------ Sayfa ------

Bu dünyada hem garibiz, hem yolcuyuz. Garibiz, çünkü daha önce burada değildik. Yolcuyuz, istesek de bizi burada durdurmazlar.
Hayat, bir rüya, bir film gibi sanki. Yazılı bir senaryonun oyuncularıyız. Bizden öncekiler oyunlarını oynayıp geçip gittiler... Merhum Yunus Emre ne güzel söylemiş:
"Mal sahibi, mülk sahibi
Hani bunun ilk sahibi?
Mal da yalan, mülk de yalan
Var biraz da sen oyalan..."
Atalarımız demişler ya:
"At ölür, meydan kalır. Yiğit ölür, şan kalır..."
Gökkubbenin altında, nerede olursa olsun bütün insanlar, kendilerinden sonrakilere bir şeyler bırakabildilerse bahtiyar bir şekilde gülerek ölürler.
Hadis-i şerifte buyuruluyor ki:
"İnsanların en hayırlısı insanlara faydalı olandır."

------ Veri kümesi girdileri ------

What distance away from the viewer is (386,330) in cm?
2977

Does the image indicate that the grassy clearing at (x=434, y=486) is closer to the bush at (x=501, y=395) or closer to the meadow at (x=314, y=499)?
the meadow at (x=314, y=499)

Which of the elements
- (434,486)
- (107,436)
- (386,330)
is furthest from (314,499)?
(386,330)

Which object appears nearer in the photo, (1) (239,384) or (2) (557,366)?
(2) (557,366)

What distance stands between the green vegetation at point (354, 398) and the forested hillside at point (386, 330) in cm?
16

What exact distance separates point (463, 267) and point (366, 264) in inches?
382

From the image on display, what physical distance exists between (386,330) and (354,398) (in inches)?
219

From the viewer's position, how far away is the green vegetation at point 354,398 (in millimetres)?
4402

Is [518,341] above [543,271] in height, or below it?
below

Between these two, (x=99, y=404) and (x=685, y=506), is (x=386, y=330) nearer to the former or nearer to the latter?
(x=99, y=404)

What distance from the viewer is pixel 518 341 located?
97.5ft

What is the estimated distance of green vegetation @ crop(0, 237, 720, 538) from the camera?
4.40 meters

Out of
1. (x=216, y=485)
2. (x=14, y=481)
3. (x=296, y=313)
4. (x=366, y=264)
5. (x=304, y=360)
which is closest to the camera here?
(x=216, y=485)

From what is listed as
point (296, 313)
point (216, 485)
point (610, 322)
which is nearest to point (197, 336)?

------

Problemler ▸
a) Hayat üzerine yazının sözlerine başvurduğu kaynakları sıralayın.
b) Hayat üzerine yazıda "Hayat, bir rüya, bir" sözünden "bunun ilk sahibi?" sözüne kadar olan bölümü kelimesi kelimesine aktarın.
Bu malzemenin yazıyla hiçbir ilgisi yoktur.

Yanıt olarak ▸
a) Yunus Emre, atalarımız, hadis-i şerif

b)
Hayat, bir rüya, bir film gibi sanki. Yazılı bir senaryonun oyuncularıyız. Bizden öncekiler oyunlarını oynayıp geçip gittiler... Merhum Yunus Emre ne güzel söylemiş:
"Mal sahibi, mülk sahibi
Hani bunun ilk sahibi?